But as someone who also struggles with my brain the summer holidays present another challenge. My therapist is on holiday to which means the ability to upload offload discuss how situations can or are being handled is not there. I usually see this as a chance to put into practise all the things I have learnt over the previous months, I see it as a marker as to how well me myself and my others are getting on and co operating with each other. I like to see how well we can remain in the present and not be swallowed by past flashbacks or future anxiety.
For me summer holidays are like an assault course of challenges and usually I'm fit healthy trained and ready to go. However this summer I feel all I have done is fall on my face (quite literally). In the first week I fell of my bike and damaged my AC shoulder joint.
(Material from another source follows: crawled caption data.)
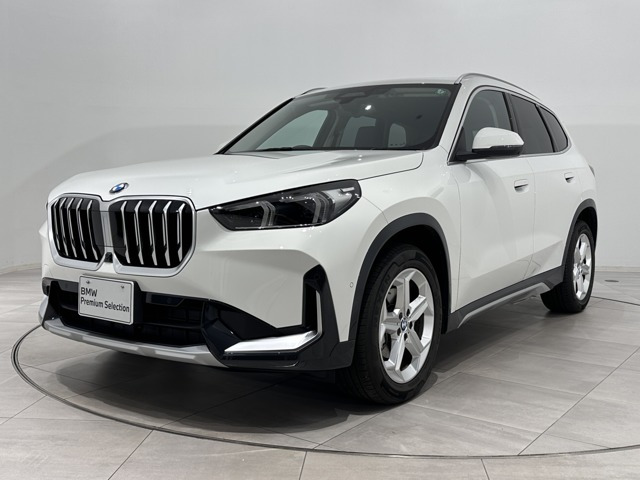 X1 xドライブ 18d 4WD 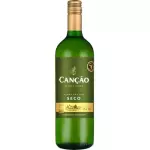 Canção Vinho Branco Seco 750ml
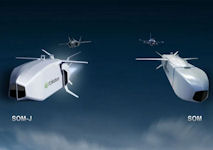Stand Off Missile (SOM)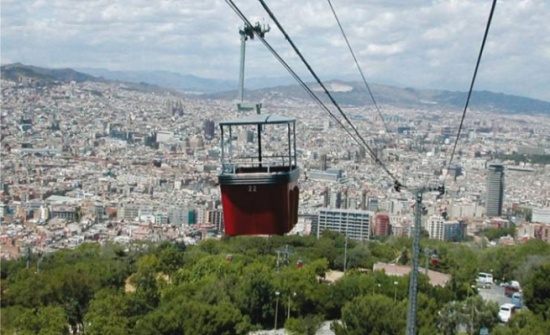 حادثة تهزّ لبنان .. توفي في التلفريك .. هذا ما حصل مع هذا الشاب!!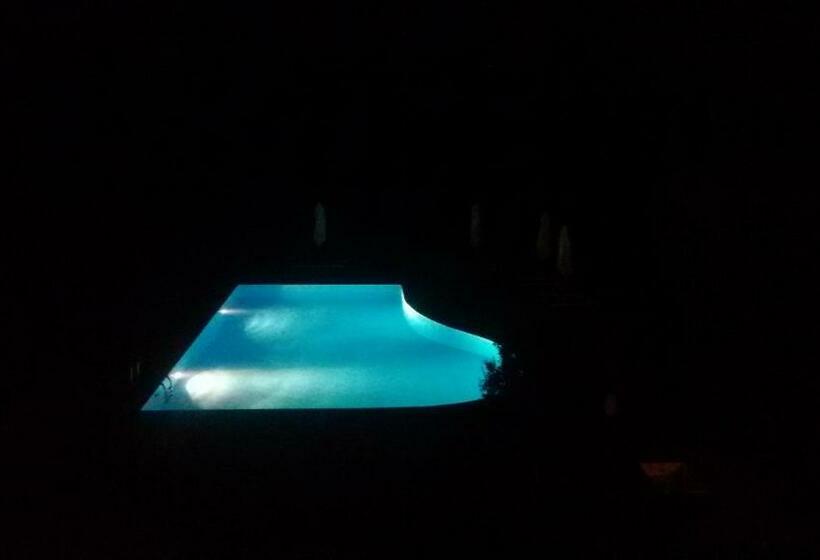 酒店 Pò Delle Buche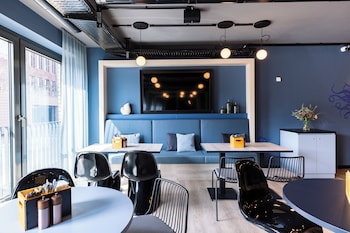 holiday inn the niu quay hamburg harburg by ihg
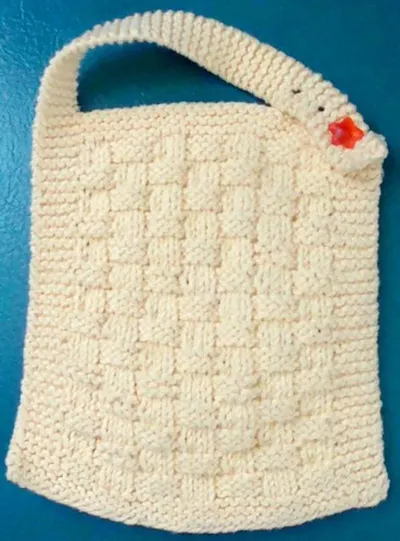 Dish Cloth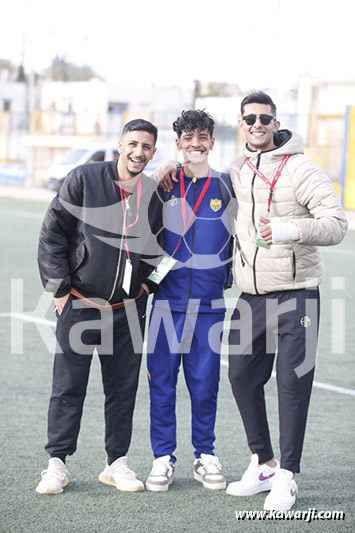 CT-16èmes : JS Omrane - US Tataouine 1-0 (AP)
The first week or so unable to dress myself or even sit/lay down in bed without help and realised my tool box didn't contain any familiar things to help fix anything. Prior to the summer I was already coping with tight carpel tunnel's in both hands and a trapped nerve in my right elbow. Both my knees are often painful from too much cleaning over the years. So with a sling on the left arm and a right arm sometimes unable to pick up a cup of tea, two permanently numb fingers and numb painful hands at night found myself at a lost.
Even writing this all I want to do is hide and crawl into a hedge somewhere. Dramatic I know but have you ever seen a stray dog with a wound growling at the person trying to help it. Well that's the image that has continuously popped into my mind as Ive been driven around and missed swimming with the kids. In its place I have set myself goals to keep me from feeling like that dog. I've painted a flat, a van, learnt to fold washing one handed and I refused to stop working (with Carla, Zippy and P's help, thank you).
I'm two days now into the kids being at school and having some real time to allow my ever so tightly brain/body to start to unwind. Its a required journey of filtering and organising and acknowledgement of all myself and everything each perspective has experienced. Today I have been able to put an image to the sick feeling and its that of Alice in Wonderland falling down the rabbit hole. The fall seems endless pictures, voices, and emotions all pop out for microseconds before you swirl into the next set of sensations. The spinning is slower than yesterday and there are at least microseconds of understanding (not just colours swirled into a brown mess).
I'm grateful that I can even recognised an image to help me understand whats happening as a reference point, that is progress. I want to say thank you to lots of people/angels who have safely helped me physically manoeuvre through these last weeks and especially to Zippy and my mum. I know enough to know I have things in place and routine to calm the spinning down and get us all organised again. Big up the brain and all its intricate beauty, you are truly an incredible mass of vulnerabilities and big up to the body that carries it most of the time ever so well.